Why character strengths matter

Why character strengths matter

In my sunday blogs I’m talking about personal development, and some of the books I’m reading, and podcasts that I’m listening to.

There are a couple of books I’m reading at the moment on Character Strengths- The VIA Institute. One called ‘Character Strengths Matter’, and another one is ‘Character Strengths Interventions’. There’s 24 character strengths. Things like Appreciation of beauty and excellence, Creativity, Curiosity, Fairness, Integrity and so on.

I decided a few weeks ago that I was going to focus over the next 24 weeks. Each week I will focus on one of these character strengths and try and improve my abilities and my use of whatever that particular strength was each week.
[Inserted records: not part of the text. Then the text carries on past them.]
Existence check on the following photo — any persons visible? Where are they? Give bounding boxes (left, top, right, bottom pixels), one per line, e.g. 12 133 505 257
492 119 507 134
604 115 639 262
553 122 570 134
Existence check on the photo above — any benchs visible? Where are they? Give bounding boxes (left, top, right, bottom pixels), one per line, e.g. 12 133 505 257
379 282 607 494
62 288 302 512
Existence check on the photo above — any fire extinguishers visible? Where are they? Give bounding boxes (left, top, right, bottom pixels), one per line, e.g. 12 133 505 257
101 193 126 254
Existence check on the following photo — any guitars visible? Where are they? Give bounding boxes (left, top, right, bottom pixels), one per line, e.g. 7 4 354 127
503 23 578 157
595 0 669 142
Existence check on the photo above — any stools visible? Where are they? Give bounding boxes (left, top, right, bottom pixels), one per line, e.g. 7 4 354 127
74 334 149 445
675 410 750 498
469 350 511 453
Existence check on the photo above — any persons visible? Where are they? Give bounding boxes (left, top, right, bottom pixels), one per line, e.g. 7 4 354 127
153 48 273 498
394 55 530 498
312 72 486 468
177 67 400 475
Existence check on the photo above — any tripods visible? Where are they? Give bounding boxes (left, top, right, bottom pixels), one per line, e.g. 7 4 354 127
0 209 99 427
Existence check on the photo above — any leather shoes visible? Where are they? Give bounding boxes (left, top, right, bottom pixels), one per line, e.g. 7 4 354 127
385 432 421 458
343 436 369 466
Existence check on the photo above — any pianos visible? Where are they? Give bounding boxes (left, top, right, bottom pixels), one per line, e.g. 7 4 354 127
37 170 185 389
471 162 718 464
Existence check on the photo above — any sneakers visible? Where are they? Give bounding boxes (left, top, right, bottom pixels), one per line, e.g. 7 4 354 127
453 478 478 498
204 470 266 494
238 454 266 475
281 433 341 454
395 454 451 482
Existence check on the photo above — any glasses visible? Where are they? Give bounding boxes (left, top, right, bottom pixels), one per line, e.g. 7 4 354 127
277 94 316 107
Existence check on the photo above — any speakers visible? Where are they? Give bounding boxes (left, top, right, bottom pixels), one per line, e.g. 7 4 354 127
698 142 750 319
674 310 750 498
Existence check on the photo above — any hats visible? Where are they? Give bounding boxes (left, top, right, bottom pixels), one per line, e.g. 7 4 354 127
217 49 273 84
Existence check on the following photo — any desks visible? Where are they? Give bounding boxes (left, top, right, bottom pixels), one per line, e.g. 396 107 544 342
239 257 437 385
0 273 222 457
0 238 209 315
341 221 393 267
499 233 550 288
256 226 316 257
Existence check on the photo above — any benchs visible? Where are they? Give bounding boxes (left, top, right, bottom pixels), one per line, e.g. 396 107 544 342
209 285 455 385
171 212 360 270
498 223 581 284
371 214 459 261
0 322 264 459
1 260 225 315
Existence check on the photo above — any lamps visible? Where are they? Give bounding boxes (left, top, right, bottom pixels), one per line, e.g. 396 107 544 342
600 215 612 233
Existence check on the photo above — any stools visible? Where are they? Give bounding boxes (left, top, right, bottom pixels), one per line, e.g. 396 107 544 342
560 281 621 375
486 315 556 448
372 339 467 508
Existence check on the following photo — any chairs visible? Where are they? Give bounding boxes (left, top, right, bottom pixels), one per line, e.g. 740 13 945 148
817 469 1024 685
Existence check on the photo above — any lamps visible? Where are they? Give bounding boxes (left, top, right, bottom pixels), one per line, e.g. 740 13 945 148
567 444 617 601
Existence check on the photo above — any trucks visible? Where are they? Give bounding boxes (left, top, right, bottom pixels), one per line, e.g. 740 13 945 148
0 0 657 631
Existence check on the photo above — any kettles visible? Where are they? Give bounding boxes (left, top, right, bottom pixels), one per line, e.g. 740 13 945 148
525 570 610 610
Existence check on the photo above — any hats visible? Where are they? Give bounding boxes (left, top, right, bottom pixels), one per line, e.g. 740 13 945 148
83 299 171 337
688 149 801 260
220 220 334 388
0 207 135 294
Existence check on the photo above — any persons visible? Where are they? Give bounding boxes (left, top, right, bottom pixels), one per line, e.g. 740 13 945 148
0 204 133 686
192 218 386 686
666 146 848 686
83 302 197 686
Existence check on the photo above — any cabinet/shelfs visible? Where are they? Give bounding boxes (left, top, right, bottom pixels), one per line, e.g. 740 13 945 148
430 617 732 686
This is week five. I started this five weeks ago and this week is Fairness. The first week was Appreciation of beauty and excellence, week two was Bravery, week three was Creativity, week four was Curiosity and this week five is Fairness.

character strengths matter
Character strength- Fairness mindmap

I’ve done a little mind map. Some of the things that I’ve put down on the mind map:

The definition is about how you treat people and trying to treat everyone the same, and the notion of justice and fairness. It’s about not letting personal feelings bias how you make decisions about people, giving everyone a fair chance.

The essence of it is about equal opportunity for all.

Dimensions, it’s care-based, it’s justice based, it’s about moral reasoning.

Correlations are, there’s elements of forgiveness, of kindness, of honesty, of leadership, of teamwork.

The Golden Mean is, on the one extreme is when you’re completely detached, and the other extreme is partisanship. Where you’re so biased, there’s no sense of fairness whatsoever.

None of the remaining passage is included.